- _EXCERPTED TEXT_:
□ □ □
We have built two different clusters in the AI lab, with different combinations of QFX switch models as Leaf and Spine nodes, and two different Nvidia's server models, as shown in Figure 5.

Figure 5: AI JVD Lab Clusters

The two clusters share the same Frontend fabric and Storage Backend fabric but have their own GPU Backend fabric. Each cluster is comprised of two stripes following the Backend GPU Rail Optimized Stripe Architecture. The two clusters are connected by the spine nodes and include a different set of GPU servers connected to the leaf nodes.

The backend devices included in the fabric on each cluster/stripe, and the connections between them, can be summarized as follows:

Backend devices per cluster and stripe

Cluster Stripe Nvidia DGX GPU Servers

GPU Backend Leaf Nodes switch model

(gpu-backend-leaf#)

GPU Backend Spine Nodes switch model

(gpu-backend-spine#)

1 1 A100-01 to A100-04 QFX5230-64CD x 8 QFX5230-64CD x 2
1 2 A100-05 to A100-08 QFX5220-32CD x 8
2 1 H100-01 to H100-02 QFX5240-64OD x 8  
2 2 H100-03 to H100-04 QFX5240-64OD x 8

Connections between servers, leaf and spine nodes per cluster and stripe

Cluster Stripe

GPU Servers <=>

GPU Backend Leaf Nodes

GPU Backend Spine Nodes <=>

GPU Backend Leaf Nodes

1 1

1 x 200GE links

between each A100 server and each leaf node (200GE x 8 links per server)
□ □ □
- _SET PROBLEM 1_:
Summarize the excerpt on the AI lab clusters in two sentences.
The excerpt on the AI lab clusters and the records bear no relation to each other.

- _INPUT FOR THIS TASK_:
□ □ □
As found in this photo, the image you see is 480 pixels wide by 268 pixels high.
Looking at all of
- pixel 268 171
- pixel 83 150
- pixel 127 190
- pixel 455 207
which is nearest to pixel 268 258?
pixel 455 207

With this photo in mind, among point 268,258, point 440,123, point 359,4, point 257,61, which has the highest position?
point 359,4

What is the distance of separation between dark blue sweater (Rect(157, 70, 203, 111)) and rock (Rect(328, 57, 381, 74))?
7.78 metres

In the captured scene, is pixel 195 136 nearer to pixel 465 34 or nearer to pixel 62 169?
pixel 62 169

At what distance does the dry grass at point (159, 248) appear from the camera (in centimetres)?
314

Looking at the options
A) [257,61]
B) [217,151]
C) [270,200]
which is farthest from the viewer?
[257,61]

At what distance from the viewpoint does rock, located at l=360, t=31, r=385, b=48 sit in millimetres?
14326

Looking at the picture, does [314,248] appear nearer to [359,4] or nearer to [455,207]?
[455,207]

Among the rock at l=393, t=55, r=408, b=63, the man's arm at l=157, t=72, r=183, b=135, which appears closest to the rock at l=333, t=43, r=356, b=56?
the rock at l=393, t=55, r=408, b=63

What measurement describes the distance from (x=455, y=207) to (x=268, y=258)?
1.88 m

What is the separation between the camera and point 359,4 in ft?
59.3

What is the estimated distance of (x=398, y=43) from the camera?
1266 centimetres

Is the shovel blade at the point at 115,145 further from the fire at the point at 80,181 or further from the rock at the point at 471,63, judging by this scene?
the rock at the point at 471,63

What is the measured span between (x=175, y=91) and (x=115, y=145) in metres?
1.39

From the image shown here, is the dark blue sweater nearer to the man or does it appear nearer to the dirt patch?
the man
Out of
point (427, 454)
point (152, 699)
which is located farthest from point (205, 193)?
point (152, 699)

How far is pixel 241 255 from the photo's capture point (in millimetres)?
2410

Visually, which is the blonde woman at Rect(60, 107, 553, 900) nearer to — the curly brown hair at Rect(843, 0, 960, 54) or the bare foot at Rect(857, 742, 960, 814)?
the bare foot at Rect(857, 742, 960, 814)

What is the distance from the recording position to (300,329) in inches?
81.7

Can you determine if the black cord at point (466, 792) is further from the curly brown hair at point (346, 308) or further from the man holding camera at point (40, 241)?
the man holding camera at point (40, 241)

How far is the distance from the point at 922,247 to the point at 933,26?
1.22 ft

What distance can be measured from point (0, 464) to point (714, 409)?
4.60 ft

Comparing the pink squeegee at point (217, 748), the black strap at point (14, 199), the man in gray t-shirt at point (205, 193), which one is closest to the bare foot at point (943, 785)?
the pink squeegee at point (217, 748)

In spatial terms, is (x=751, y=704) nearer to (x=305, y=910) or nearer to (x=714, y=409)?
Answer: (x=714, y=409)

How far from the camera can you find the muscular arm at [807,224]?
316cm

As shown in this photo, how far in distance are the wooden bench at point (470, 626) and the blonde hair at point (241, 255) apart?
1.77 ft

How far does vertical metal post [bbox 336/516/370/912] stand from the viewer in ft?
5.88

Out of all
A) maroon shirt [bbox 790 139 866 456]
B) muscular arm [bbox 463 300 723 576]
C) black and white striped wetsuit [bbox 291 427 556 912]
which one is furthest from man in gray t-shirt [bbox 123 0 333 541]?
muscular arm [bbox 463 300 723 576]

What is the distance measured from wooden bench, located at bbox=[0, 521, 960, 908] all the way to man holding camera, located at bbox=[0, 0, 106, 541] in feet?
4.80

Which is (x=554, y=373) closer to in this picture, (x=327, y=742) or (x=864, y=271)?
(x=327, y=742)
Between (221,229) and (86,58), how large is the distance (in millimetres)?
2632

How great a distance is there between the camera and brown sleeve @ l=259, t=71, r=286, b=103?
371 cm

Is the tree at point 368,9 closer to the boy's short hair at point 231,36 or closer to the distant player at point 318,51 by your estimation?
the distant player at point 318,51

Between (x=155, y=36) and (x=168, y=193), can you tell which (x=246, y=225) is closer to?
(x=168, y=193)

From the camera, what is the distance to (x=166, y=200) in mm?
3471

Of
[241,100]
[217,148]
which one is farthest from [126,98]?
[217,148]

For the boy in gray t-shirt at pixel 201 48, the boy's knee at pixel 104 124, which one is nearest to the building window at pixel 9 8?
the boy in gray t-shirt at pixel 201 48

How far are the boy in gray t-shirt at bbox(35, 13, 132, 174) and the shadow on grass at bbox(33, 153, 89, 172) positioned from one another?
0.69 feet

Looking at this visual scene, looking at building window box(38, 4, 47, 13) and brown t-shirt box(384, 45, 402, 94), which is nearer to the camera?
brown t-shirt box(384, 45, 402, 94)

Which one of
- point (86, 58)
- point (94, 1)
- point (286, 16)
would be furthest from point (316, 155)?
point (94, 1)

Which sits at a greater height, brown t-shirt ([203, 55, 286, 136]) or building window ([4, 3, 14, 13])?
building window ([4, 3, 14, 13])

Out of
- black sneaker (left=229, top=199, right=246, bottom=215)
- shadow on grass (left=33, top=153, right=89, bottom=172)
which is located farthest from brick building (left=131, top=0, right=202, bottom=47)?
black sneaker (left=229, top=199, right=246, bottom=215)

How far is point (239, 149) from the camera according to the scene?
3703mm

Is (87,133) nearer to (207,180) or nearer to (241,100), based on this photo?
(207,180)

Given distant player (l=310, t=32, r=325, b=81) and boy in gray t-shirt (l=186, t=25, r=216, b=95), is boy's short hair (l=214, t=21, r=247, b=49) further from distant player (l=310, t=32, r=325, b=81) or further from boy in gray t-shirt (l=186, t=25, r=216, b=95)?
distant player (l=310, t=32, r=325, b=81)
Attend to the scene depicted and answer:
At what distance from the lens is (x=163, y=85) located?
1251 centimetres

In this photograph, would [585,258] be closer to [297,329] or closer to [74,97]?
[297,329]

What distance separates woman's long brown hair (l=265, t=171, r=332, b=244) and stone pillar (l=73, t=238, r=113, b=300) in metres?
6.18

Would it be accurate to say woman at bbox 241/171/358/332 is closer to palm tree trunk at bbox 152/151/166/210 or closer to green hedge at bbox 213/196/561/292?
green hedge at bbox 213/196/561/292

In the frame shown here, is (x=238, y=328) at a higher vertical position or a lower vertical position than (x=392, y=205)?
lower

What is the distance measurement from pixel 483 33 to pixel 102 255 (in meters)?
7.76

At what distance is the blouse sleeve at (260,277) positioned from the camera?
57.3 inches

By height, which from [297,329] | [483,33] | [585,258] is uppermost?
□ □ □
- _SET PROBLEM 2_:
Extract every line of the records that contains the string "shown", treating uppercase and lowercase letters as distinct.

- _CORRECT OUTPUT 1_:
Two clusters were built in the AI lab, each combining QFX switch models as Leaf and Spine nodes differently and using one of two Nvidia server models. The clusters share the same Frontend and Storage Backend fabrics but have their own GPU Backend fabrics, each consist of two stripes following the Backend GPU Rail Optimized Stripe Architecture, and are connected by the spine nodes.

- _CORRECT OUTPUT 2_:
From the image shown here, is the dark blue sweater nearer to the man or does it appear nearer to the dirt patch?
As shown in this photo, how far in distance are the wooden bench at point (470, 626) and the blonde hair at point (241, 255) apart?
In the frame shown here, is (x=238, y=328) at a higher vertical position or a lower vertical position than (x=392, y=205)?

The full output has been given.